Reproduce every one of the records below word for word.

Stored records
○ ○ ○ ○ ○ ○ ○

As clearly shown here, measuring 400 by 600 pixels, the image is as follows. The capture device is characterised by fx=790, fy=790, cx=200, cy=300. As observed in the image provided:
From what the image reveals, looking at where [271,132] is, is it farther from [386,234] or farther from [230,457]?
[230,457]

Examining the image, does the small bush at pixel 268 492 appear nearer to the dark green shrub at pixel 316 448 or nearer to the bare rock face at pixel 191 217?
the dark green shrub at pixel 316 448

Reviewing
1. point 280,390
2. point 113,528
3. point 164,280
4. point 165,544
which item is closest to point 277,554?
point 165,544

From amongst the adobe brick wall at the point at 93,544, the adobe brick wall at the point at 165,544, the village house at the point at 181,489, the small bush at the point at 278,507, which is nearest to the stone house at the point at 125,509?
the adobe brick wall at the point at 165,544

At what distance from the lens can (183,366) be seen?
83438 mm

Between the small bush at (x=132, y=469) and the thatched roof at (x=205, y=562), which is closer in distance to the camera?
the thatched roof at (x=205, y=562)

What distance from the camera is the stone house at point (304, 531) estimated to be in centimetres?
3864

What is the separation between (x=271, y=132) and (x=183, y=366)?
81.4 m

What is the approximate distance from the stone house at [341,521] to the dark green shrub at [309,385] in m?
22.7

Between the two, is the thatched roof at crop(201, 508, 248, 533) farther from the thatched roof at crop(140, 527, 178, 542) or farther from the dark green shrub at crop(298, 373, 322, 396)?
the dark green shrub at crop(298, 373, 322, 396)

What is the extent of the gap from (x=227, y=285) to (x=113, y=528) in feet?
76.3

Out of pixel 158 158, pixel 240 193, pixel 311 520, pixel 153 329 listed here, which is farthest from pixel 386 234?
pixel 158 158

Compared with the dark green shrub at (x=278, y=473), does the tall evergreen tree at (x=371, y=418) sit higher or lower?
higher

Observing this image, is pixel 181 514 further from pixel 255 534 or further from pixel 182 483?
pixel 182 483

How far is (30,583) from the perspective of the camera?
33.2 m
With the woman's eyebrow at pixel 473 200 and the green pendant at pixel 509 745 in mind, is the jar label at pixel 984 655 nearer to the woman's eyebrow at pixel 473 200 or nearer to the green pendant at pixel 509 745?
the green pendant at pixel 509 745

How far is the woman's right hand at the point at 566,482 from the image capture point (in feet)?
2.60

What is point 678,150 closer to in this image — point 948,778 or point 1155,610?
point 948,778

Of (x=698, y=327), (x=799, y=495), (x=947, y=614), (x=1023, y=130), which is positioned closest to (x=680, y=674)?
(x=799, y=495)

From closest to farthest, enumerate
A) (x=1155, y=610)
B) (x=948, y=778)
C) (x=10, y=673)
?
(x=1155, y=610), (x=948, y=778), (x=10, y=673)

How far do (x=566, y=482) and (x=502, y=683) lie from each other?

○ ○ ○ ○ ○ ○ ○

**Output below**
As clearly shown here, measuring 400 by 600 pixels, the image is as follows. The capture device is characterised by fx=790, fy=790, cx=200, cy=300. As observed in the image provided:
From what the image reveals, looking at where [271,132] is, is it farther from [386,234] or farther from [230,457]?
[230,457]

Examining the image, does the small bush at pixel 268 492 appear nearer to the dark green shrub at pixel 316 448 or nearer to the bare rock face at pixel 191 217?
the dark green shrub at pixel 316 448

Reviewing
1. point 280,390
2. point 113,528
3. point 164,280
4. point 165,544
which item is closest to point 277,554?
point 165,544

From amongst the adobe brick wall at the point at 93,544, the adobe brick wall at the point at 165,544, the village house at the point at 181,489, the small bush at the point at 278,507, which is nearest to the stone house at the point at 125,509?
the adobe brick wall at the point at 165,544

At what distance from the lens can (183,366) be seen?
83438 mm

Between the small bush at (x=132, y=469) and the thatched roof at (x=205, y=562), which is closer in distance to the camera?
the thatched roof at (x=205, y=562)

What distance from the camera is the stone house at point (304, 531) estimated to be in centimetres?
3864

What is the separation between (x=271, y=132) and (x=183, y=366)?
81.4 m

What is the approximate distance from the stone house at [341,521] to the dark green shrub at [309,385] in m?
22.7

Between the two, is the thatched roof at crop(201, 508, 248, 533) farther from the thatched roof at crop(140, 527, 178, 542) or farther from the dark green shrub at crop(298, 373, 322, 396)?
the dark green shrub at crop(298, 373, 322, 396)

What is the extent of the gap from (x=227, y=285) to (x=113, y=528) in feet?
76.3

Out of pixel 158 158, pixel 240 193, pixel 311 520, pixel 153 329 listed here, which is farthest from pixel 386 234?
pixel 158 158

Compared with the dark green shrub at (x=278, y=473), does the tall evergreen tree at (x=371, y=418) sit higher or lower?
higher

Observing this image, is pixel 181 514 further from pixel 255 534 or further from pixel 182 483?
pixel 182 483

How far is (30,583) from the perspective of the camera?
33.2 m
With the woman's eyebrow at pixel 473 200 and the green pendant at pixel 509 745 in mind, is the jar label at pixel 984 655 nearer to the woman's eyebrow at pixel 473 200 or nearer to the green pendant at pixel 509 745?
the green pendant at pixel 509 745

How far is the woman's right hand at the point at 566,482 from the image capture point (in feet)?
2.60

What is point 678,150 closer to in this image — point 948,778 or point 1155,610?
point 948,778

Of (x=698, y=327), (x=799, y=495), (x=947, y=614), (x=1023, y=130), which is positioned closest to (x=680, y=674)?
(x=799, y=495)

From closest to farthest, enumerate
A) (x=1155, y=610)
B) (x=948, y=778)
C) (x=10, y=673)
?
(x=1155, y=610), (x=948, y=778), (x=10, y=673)

How far do (x=566, y=482) and (x=502, y=683) lie from each other?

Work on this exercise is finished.